This recent study showed an association between childhood infection with mumps and a reduction by about 20% in future risk of contracting ovarian cancer. Mumps is an acute childhood viral infection that typically results in swollen salivary glands and occasionally can affect testes (potentially causing sterility) or cause encephalitis (a very rare severe complication). It is estimated that over 14,000 women will die of ovarian cancer in the US in 2018. If we use this study as a predictive tool, our public health intervention of immunizing our population may be causing an excess of more than 2800 ovarian cancer deaths every year. Are we causing more harm than good with the mumps vaccination? The problem is the blinders we use in funding science- there are few studies looking at these associations that are chronic and long term.
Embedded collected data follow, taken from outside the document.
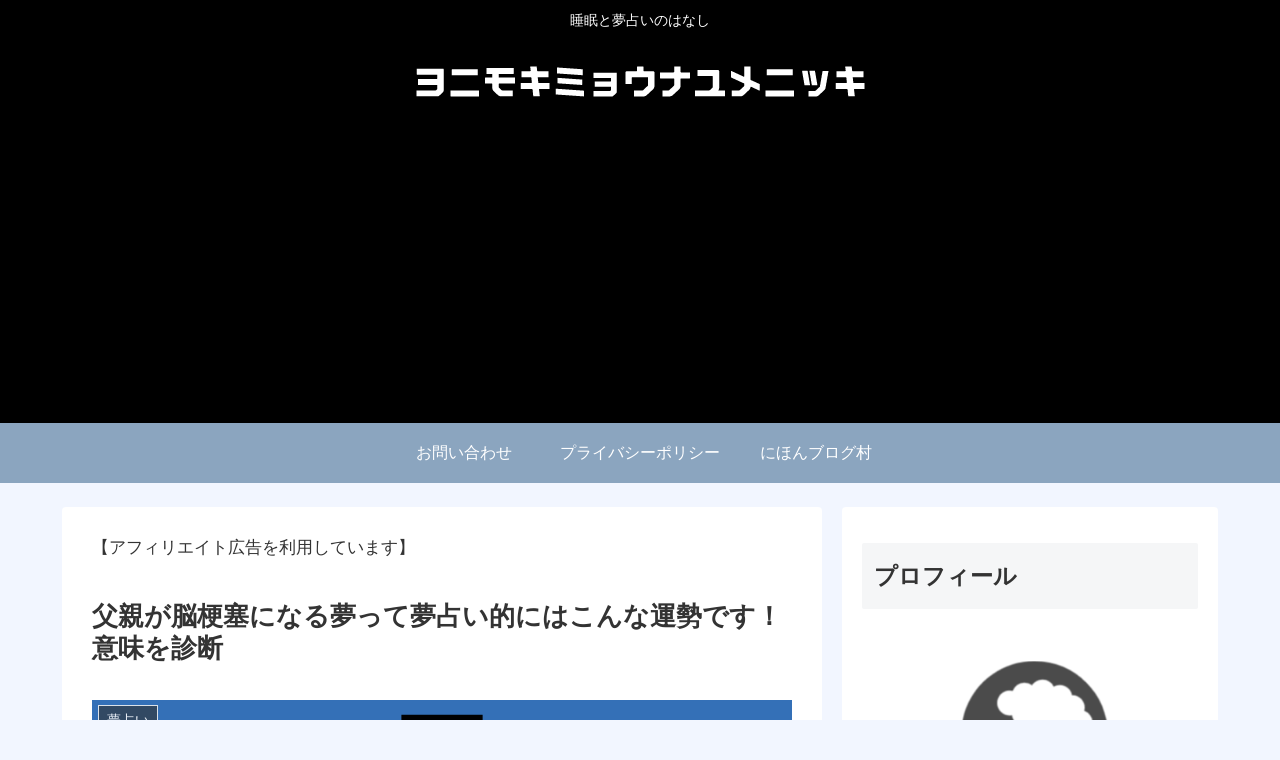

--- FILE ---
content_type: text/html; charset=utf-8
request_url: https://www.google.com/recaptcha/api2/aframe
body_size: 269
content:
<!DOCTYPE HTML><html><head><meta http-equiv="content-type" content="text/html; charset=UTF-8"></head><body><script nonce="eRjV3jNKql1Thbi41BYC4Q">/** Anti-fraud and anti-abuse applications only. See google.com/recaptcha */ try{var clients={'sodar':'https://pagead2.googlesyndication.com/pagead/sodar?'};window.addEventListener("message",function(a){try{if(a.source===window.parent){var b=JSON.parse(a.data);var c=clients[b['id']];if(c){var d=document.createElement('img');d.src=c+b['params']+'&rc='+(localStorage.getItem("rc::a")?sessionStorage.getItem("rc::b"):"");window.document.body.appendChild(d);sessionStorage.setItem("rc::e",parseInt(sessionStorage.getItem("rc::e")||0)+1);localStorage.setItem("rc::h",'1769421489730');}}}catch(b){}});window.parent.postMessage("_grecaptcha_ready", "*");}catch(b){}</script></body></html>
The study on mumps is important in that it did not only look for (and find) an association, it also found plausible mechanisms relating to immune system surveillance. In a fascinating interplay, in an acute mumps infection, the inflamed salivary gland expresses antigens that our immune system primes itself against. Mumps patients have elevated anti-MUC1 antibodies. MUC1 also happens to be expressed by ovarian cancer and it is thought that the MUC1 antibodies are able to help very early recognition and elimination of ovarian cancer in women with anti-MUC1. In fact, MUC1 is expressed in breast tissue and these researchers previously found that mastitis has a protective effect against ovarian cancer, also through the same pathway. I wonder if injections of mistletoe for ovarian cancer might be most beneficial if delivered in breast tissue.
Fifty Shades of Immunity
The idea that exerting influence on one part of a system might impact other parts of that system, potentially dramatically, cannot be captured with our current Public Health movement. Health communication is aimed at the lowest common denominator using short slogans and dumbing messages down to entire populations. The state of a living biologic system is complicated and impossible to describe in a sound byte or slogan. For example there are several cancers caused by infections- stomach cancer being the most common (caused by H. pylori). There are several infections that can cause cancer. The noteworthy thing is they are all chronic infections. HPV is not simply an acute infection- it lingers forever in the human body causing underlying inflammation that can lead to cervical cancer.
Infections can also cure cancer. Mumps and west Nile virus have been associated with remissions. William Coley noted cellulitis or other acute infections preceded the series of cancer remissions he examined- then he harnessed the immune stimulation by creating Coley’s Toxins- the first immunotherapy for cancer. Mistletoe is used in cancer as an immunostimulant and one component- the mistletoe lectin has a similar form to a toxin found in Shigella bacteria.
This interesting paper explores “fifty shades of immunity”- the various roles our immune system’s interaction with infections can relate to cancer. The immune system works in two main ways. The Th1 arm is inflammatory and works by directly patrolling and killing pathogens and abnormal cells- self vs other (usually viral infected or cancer cells). The Th2 arm works through antibodies (one can see these as “memory proteins”). Both arms should work together in a healthy immune system. Th1 gone too far can lead to your immune cells attacking your own self- usually one organ or cell type is the “victim” such as the beta cells of the pancreas in Type 1 Diabetes. Th2 gone too far leads to asthma, eczema and other autoimmune issues. Th2 dominant people tend to do worse with cancer. There is ample evidence that childhood infections play a role in the healthy balance of Th1 and Th2. Childhood infections have typically been linked with decreased likelihood of cancer later in life.
The balancebetween Th1 and Th2 is important and will be covered again in more detail. The use of lemon/quince extract for allergies can shift the balance favorably.